■ Prompt:
In the article on the UAE's six-month ban, what sponsorship transfer fees does Cabinet Decree No. 18 of 2005 set, and for which qualification level is each one?

■ Text passage:
▶

ABU DHABI — The Ministry of Interior yesterday withdrew the "six-month ban” system imposed by the Immigration and Residency authorities on various categories of workers upon the cancellation of expatriates' employment visa.

The decision, that will have a major impact and implications on the UAE labour market, has come into force with immediate effect. The Naturalisation and Residency Departments stopped stamping the ban on passports while processing cancellation of employment visas.

Ahmed Al Hamadi, in-charge of Passport Office at the Ministry of Labour and Social Affairs, said: “We received a letter from the Immigration and Residency Department with instructions from Interior Minister Lt-Gen. Shaikh Saif bin Zayed Al Nahyan not to stamp the ban on applications for cancelling visas. The decision was put into effect yesterday when we cancelled employment visas without imposing the ban.”

He said the office received hundreds of applications yesterday, which were processed without slapping the six-month ban.

For employers, it will now be easier to hire talents from within the country. For the millions of expats working in various capacities, barring maids, the news should come as manna from heaven, for there would now be free movement of workforce in the country. Employers can get the best talent available in the market without the hassle of seeking the “No Objection Certificate” from the current sponsor.

Ministry sources told Khaleej Times that under instructions from Lt.-Gen. Shaikh Saif, the ministry circulated the decree among all Immigration and Residency Departments in the country, and that the decision came into effect yesterday.

On the categories included in the decree, the official said only housemaids were excluded for the time being, and that a special committee would be set up to study their case. “Housemaids were not included in the decision. A special panel will be formed to study the possibilities of exempting this category also from the ban,” said the official.

He said the decision was in line with Cabinet Decree No. 18 of 2005 on sponsorship transfer of employees in the private sector, under which a fee of Dh1,500 for masters and doctorate holders, Dh3,000 for bachelors degree holders and Dh5,000 for certificates lower than bachelors degree would be levied.

A special panel comprising senior officials had been set up in February to look into various aspects of streamlining the residence and labour market laws.

Hitherto, only those who met the requisite conditions for sponsorship transfer, including consent of sponsor, completion of one-year in a company and a valid residence visa, among others, were eligible to change jobs within the country without getting their passports stamped with the six-month ban.

In practice, however, movement of labour force was virtually impossible with hardly any sponsor willing to write out a no objection certificate.

Meanwhile, most employees and employers who were processing their applications at the ministry yesterday, seemed overwhelmed by the decision and welcomed the measure which they said was bound to improve labour relations.

Ahmed Ibrahim, an investor, said: "the decision is excellent. It will spare employees the hassles they face with employers."

Abdul Jalil Rahma, owner of Noon Contracting and Construction Company, said : "The ban was never in favour of employees. Scrapping the ban will free employees of the threat posed by some employers, leading to relinquishment of their entitlements in favour of release."

◀

Extracted data entries:
▶

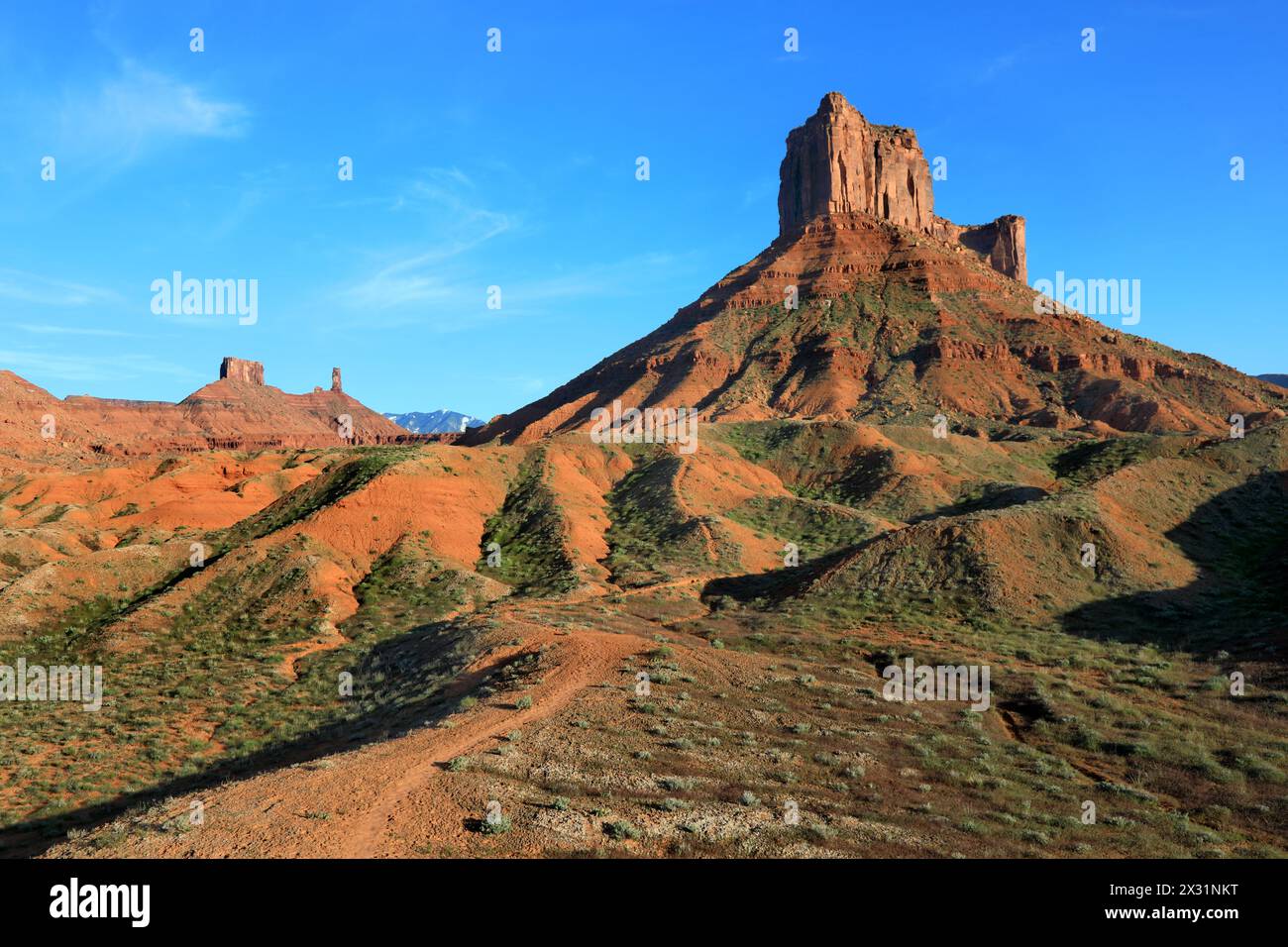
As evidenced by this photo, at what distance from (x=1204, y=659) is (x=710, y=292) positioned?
118 meters

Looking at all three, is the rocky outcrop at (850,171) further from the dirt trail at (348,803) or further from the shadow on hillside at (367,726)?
the dirt trail at (348,803)

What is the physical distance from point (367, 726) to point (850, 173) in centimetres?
13483

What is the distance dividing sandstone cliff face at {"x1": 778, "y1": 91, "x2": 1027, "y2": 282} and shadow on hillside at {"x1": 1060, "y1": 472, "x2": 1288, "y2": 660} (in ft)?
327

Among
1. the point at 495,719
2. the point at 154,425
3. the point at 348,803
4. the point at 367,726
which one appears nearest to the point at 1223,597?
the point at 495,719

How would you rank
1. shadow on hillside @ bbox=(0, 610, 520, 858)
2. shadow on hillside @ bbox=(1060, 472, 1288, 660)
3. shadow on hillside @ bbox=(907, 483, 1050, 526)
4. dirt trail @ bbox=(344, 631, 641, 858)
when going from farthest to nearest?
shadow on hillside @ bbox=(907, 483, 1050, 526), shadow on hillside @ bbox=(1060, 472, 1288, 660), shadow on hillside @ bbox=(0, 610, 520, 858), dirt trail @ bbox=(344, 631, 641, 858)

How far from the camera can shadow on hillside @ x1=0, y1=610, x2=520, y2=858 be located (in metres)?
17.7

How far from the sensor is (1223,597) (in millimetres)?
33062

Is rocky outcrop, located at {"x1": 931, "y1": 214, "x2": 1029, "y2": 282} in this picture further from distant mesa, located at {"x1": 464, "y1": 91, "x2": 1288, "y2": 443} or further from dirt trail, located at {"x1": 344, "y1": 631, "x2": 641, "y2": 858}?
dirt trail, located at {"x1": 344, "y1": 631, "x2": 641, "y2": 858}

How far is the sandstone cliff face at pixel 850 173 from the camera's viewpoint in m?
132

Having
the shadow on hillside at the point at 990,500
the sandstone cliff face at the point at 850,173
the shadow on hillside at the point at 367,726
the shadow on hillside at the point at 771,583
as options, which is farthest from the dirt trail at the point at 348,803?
the sandstone cliff face at the point at 850,173

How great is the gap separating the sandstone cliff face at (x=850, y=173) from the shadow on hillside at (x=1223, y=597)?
99701 millimetres

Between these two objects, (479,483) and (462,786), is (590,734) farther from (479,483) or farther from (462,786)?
(479,483)

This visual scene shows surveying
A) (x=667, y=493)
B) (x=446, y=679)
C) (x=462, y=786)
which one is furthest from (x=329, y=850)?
(x=667, y=493)

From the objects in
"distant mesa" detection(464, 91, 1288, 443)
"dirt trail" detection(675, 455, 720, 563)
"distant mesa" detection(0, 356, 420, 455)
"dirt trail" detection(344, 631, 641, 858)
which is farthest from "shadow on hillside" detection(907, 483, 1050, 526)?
"distant mesa" detection(0, 356, 420, 455)
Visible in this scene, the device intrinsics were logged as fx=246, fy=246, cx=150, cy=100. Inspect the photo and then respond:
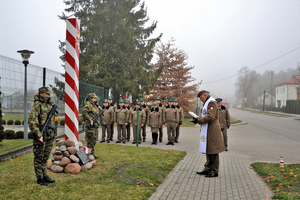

◀

■ Response below:
- Dh1,500 for masters and doctorate holders
- Dh3,000 for bachelors degree holders
- Dh5,000 for certificates lower than a bachelors degree